2.6 Handling of molecule structures and chemical structure databases

Several packages that can deal with cheminformatics tasks, property calculations, metabolite lookup in (web) databases or mapping between databases or structure format conversions (see Table 7).

A well-established package is rcdk which provide a comprehensive subset of functions from the Chemistry Development Kit [99]. rcdk provides a computer readable representation of molecular structures and provide a wealth of functions to import structures from different molecule structure description formats, manipulate structures, visualize structures and calculate properties and molecular fingerprints. The package fingerprint can then be used to compare fingerprints. rinchi provides reading and writing of InChI and InChIKeys [100]. ChemmineR is an alternative to rcdk, providing many similar functions, with more tools for fingerprints, clustering and others through querying the ChemMine Tools web service [101]. ChemmineR also has significantly faster parsing of SDF files, which can be an advantage when reading large databases. A large number of additional descriptors are available in the package camb which focuses on quantitative predictive models. ChemmineOB provides conversion between a large number of chemical structure formats using OpenBabel [102]. A notable exception is InChI/InChIKey, which is not directly supported by ChemmineOB or ChemmineR and one would thus have to go through rinchi and rcdk for offline import from InChI to ChemmineR or ChemmineOB. RChemMass is a package that combines the functionality of the rcdk with that of RMassBank, and enviPat. The package RRDKit makes (part of) the functionality of the RDKit [103] toolkit available from within R.
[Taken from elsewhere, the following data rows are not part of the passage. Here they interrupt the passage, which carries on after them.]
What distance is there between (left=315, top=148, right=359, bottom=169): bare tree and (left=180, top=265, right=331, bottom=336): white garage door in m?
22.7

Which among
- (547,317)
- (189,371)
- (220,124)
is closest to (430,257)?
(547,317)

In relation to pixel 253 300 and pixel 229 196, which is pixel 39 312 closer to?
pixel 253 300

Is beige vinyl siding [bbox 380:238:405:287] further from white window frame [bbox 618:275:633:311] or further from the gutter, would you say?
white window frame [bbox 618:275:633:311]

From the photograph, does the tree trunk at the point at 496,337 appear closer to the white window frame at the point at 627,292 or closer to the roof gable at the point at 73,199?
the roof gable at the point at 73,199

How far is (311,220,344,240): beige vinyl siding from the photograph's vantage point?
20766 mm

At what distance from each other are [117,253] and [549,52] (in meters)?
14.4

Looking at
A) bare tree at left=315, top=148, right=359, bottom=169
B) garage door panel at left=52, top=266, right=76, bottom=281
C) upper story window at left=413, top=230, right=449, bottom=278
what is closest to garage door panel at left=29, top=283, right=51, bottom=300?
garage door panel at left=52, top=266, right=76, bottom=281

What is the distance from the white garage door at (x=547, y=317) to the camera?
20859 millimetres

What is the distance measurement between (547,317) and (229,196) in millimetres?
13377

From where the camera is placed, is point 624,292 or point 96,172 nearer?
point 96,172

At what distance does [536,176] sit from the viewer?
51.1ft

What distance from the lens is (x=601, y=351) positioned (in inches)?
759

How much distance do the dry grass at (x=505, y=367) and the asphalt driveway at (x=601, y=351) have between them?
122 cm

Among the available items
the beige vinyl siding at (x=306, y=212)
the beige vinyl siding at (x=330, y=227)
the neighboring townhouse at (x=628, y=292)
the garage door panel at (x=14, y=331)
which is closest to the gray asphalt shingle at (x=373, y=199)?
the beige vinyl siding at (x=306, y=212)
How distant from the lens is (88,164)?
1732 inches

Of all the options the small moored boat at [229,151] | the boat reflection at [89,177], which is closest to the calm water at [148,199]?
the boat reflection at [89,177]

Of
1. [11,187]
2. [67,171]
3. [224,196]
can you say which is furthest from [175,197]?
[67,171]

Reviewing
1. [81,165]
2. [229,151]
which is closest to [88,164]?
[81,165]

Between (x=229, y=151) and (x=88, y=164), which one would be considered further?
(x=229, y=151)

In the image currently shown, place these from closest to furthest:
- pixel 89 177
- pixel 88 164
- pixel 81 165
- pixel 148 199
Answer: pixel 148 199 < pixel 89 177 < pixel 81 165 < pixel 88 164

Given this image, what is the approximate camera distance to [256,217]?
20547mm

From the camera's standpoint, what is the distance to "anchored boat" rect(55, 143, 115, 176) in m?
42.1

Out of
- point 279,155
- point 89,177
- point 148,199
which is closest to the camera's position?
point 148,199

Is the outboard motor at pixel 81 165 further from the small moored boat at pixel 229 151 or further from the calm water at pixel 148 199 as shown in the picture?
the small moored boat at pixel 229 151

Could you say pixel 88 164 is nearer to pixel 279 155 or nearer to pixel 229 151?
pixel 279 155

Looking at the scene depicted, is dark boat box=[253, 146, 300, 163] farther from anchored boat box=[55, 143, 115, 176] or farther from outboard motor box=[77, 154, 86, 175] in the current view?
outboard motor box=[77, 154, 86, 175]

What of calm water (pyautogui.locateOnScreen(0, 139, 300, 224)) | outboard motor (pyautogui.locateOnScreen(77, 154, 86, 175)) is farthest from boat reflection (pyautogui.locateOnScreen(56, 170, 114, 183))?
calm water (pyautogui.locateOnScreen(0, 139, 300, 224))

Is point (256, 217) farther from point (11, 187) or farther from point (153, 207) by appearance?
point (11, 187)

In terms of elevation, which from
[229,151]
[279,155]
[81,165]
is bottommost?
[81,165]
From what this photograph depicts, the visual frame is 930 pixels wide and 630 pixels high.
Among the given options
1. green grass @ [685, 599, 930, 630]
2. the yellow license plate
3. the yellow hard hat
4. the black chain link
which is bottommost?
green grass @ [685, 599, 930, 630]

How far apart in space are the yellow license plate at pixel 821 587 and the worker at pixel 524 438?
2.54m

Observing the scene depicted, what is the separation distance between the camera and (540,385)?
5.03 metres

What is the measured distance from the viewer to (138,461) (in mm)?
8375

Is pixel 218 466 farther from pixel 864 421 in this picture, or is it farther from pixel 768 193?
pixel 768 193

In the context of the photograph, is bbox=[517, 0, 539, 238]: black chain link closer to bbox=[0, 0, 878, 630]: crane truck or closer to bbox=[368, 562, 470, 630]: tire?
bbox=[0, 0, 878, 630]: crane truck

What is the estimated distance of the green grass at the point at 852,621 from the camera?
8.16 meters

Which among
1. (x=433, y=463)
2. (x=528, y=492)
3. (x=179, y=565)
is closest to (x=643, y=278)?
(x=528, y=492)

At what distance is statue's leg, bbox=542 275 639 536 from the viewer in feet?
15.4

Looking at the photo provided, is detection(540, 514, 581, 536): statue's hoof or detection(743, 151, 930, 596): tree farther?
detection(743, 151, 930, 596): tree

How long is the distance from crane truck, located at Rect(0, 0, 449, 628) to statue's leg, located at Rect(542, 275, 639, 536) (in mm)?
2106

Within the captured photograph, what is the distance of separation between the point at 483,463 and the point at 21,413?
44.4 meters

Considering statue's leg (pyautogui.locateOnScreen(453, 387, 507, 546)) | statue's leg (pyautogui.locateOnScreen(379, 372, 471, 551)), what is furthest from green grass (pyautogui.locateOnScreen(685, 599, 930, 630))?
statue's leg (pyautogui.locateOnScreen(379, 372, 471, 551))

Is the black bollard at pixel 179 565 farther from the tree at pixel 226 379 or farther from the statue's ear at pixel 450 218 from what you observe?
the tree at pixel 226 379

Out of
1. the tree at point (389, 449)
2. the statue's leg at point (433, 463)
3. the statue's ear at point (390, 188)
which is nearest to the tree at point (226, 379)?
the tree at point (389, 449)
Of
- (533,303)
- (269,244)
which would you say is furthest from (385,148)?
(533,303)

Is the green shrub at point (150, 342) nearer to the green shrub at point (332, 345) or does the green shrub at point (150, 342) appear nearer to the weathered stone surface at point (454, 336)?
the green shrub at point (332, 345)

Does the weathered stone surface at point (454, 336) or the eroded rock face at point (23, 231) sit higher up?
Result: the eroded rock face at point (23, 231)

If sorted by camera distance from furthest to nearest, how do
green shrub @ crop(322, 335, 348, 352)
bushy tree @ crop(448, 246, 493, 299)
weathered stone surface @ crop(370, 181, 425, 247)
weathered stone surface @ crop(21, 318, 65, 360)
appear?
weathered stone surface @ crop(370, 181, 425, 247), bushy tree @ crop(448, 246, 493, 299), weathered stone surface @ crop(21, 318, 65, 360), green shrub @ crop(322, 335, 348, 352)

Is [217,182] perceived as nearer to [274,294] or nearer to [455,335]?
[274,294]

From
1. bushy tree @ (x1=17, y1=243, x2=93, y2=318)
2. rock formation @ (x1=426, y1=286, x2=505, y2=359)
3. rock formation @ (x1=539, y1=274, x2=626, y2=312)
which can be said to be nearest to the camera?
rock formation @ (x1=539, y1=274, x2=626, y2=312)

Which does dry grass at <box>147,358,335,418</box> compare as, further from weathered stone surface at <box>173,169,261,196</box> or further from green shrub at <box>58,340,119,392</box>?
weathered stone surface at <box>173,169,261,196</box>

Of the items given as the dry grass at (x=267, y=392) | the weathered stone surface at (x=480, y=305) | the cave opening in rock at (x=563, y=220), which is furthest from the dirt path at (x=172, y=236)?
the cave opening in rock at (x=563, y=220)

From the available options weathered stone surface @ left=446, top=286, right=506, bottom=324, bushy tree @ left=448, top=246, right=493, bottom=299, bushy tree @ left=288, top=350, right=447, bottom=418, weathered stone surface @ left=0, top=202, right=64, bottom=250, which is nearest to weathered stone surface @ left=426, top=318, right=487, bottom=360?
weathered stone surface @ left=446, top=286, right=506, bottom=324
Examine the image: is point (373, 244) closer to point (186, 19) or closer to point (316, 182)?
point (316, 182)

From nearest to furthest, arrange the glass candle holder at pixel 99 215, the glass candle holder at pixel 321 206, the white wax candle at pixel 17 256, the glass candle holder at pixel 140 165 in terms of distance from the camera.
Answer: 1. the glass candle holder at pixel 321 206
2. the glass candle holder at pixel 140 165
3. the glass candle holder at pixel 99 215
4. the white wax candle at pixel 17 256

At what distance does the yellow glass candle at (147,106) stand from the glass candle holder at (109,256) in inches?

A number of existing compound databases are useful for metabolomics. These can supply metadata such as common names and synonyms, database identifiers and experimental or predicted properties. The Rpubchem package provides lookup of information available in PubChem [104,105], while the webchem package provide query of a large number of databases including PubChem, ChemSpider [106], Wikidata [107], Chemical Translation Service [108], PHYSPROP [109], Chemical Identifier Resolver [110] and others. BridgeDbR can be used to map identifiers (metabolites, but also genes and proteins, and interactions) between databases, e.g. PubChem to ChemSpider identifiers; RMassBank and RChemMass also provide some useful web-retrieval functions. rgoslin [111] normalizes lipid shorthand nomenclature names from different dialects and allows mapping of those names to different levels of the structural hierarchy, e.g. from subspecies to species level.

The analysis of identified compounds on the level of substance classes can give biochemical insights which are not obvious from the individual structures, or in case the structures are not fully elucidated. The web tool ClassyFire is able to annotate a given structure with compound classes from their ChemOnt taxonomy as well as different substituents [112]. The classyfireR package supports the retrieval of substance classes using the RESTful API of the ClassyFire tool based on InChIKeys.